It seems to me rather that the land was now considered as
Pharaoh's land, and this fifth part as its rent, to be paid to
him, as he was their landlord, and they his tenants; and that the
lands were not properly restored, and this fifth part reserved as
tribute only, till the days of Sesostris. See Essay on the Old
Testament, Append. 148, 149.

(15) As to this encomium upon Joseph, as preparatory to Jacob's
adopting Ephraim and Manasses into his own family, and to be
admitted for two tribes, which Josephus here mentions, all our
copies of Genesis omit it, ch. 48.; nor do we know whence he took
it, or whether it be not his own embellishment only.
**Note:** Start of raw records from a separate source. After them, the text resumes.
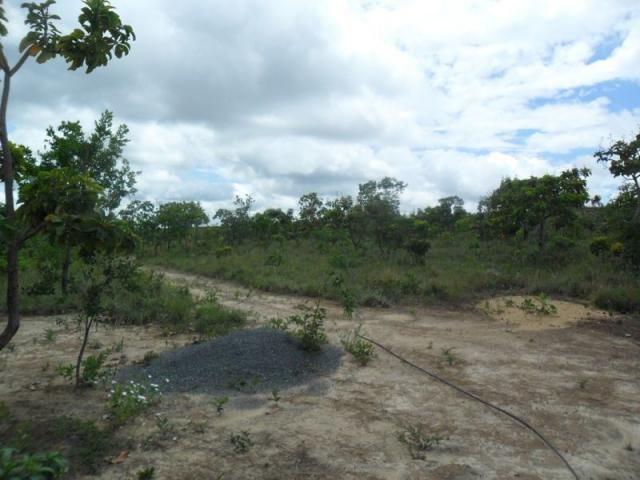 Chácara à venda com 3 dormitórios em Zona rural, Três marias cod:394 - Foto 15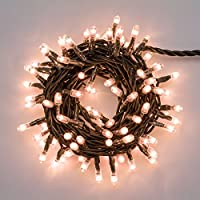 Catena 3,1 m, 100 minilampade chiare, controller giochi di luce, addobbo albero di natale, catena luminosa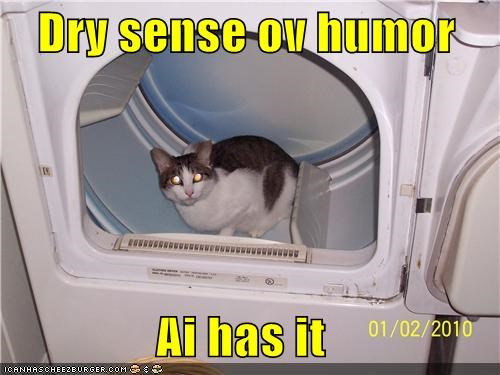 caption captioned cat dry dryer humor i has literalism pun sense - 4324098048
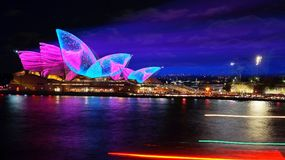 Meduse o Sydney Opera House giganti? fotografia stock libera da diritti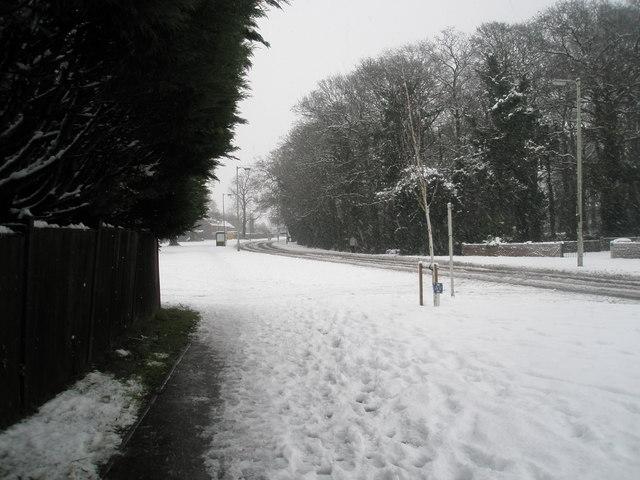 A snowy scene in Stockheath Road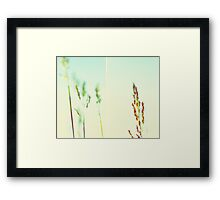 The tallest blade of grass is the first to be cut Framed Print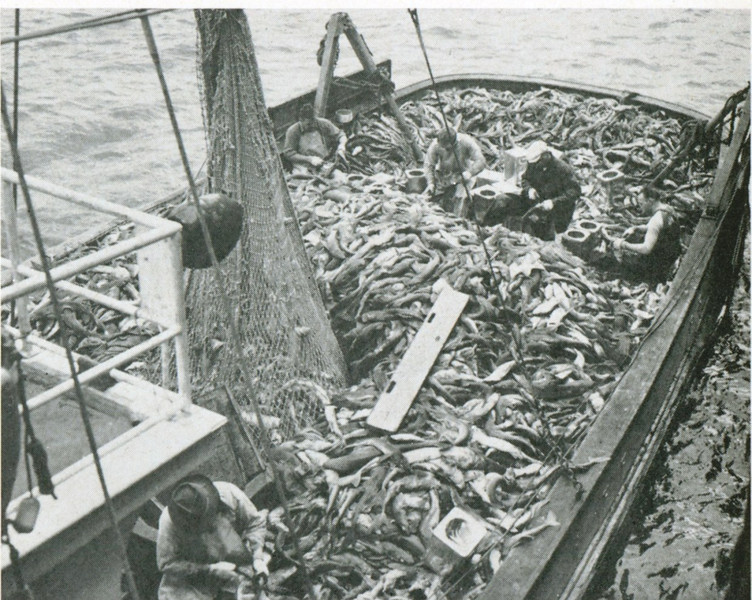 Trask,Astoria 1948,60,000 lbs Sharks,Al Mather,4 Ton Of Livers for 7,000$,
(16) As to the affliction of Abraham's posterity for 400 years,
see Antiq. B. I. ch. 10. sect. 3; and as to what cities they
built in Egypt, under Pharaoh Sesostris. and of Pharaoh
Sesostris's drowning in the Red Sea, see Essay on the Old
Testament, Append. p. 132-162.

(17) Of this building of the pyramids of Egypt by the Israelites,
see Perizonius Orig. Aegyptiac, ch. 21. It is not impossible they
might build one or more of the small ones; but the larger ones
seem much later. Only, if they be all built of stone, this does
not so well agree with the Israelites' labors, which are said to
have been in brick, and not in stone, as Mr. Sandys observes in
his Travels. p. 127, 128.

(18) Dr. Bernard informs us here, that instead of this single
priest or prophet of the Egyptians, without a name in Josephus,
the Targum of Jonathan names the two famous antagonists of Moses,
Jannes and Jambres. Nor is it at all unlikely that it might be
one of these who foreboded so much misery to the Egyptians, and
so much happiness to the Israelites, from the rearing of Moses.

(19) Josephus is clear that these midwives were Egyptians, and
not Israelites, as in our other copies: which is very probable,
it being not easily to be supposed that Pharaoh could trust the
Israelite midwives to execute so barbarous a command against
their own nation. (Consult, therefore, and correct hence our
ordinary copies, Exodus 1:15, 22. And, indeed, Josephus seems to
have had much completer copies of the Pentateuch, or other
authentic records now lost, about the birth and actions of Moses,
than either our Hebrew, Samaritan, or Greek Bibles afford us,
which enabled him to be so large and particular about him.

(20) Of this grandfather of Sesostris, Ramestes the Great, who
slew the Israelite infants, and of the inscription on his
obelisk, containing, in my opinion, one of the oldest records of
mankind, see Essay on the Old Test. Append. p. 139, 145, 147,

(21) What Josephus here says of the beauty of Moses, that he was
of a divine form, is very like what St. Stephen says of the same
beauty; that Moses was beautiful in the sight of Acts 7:20.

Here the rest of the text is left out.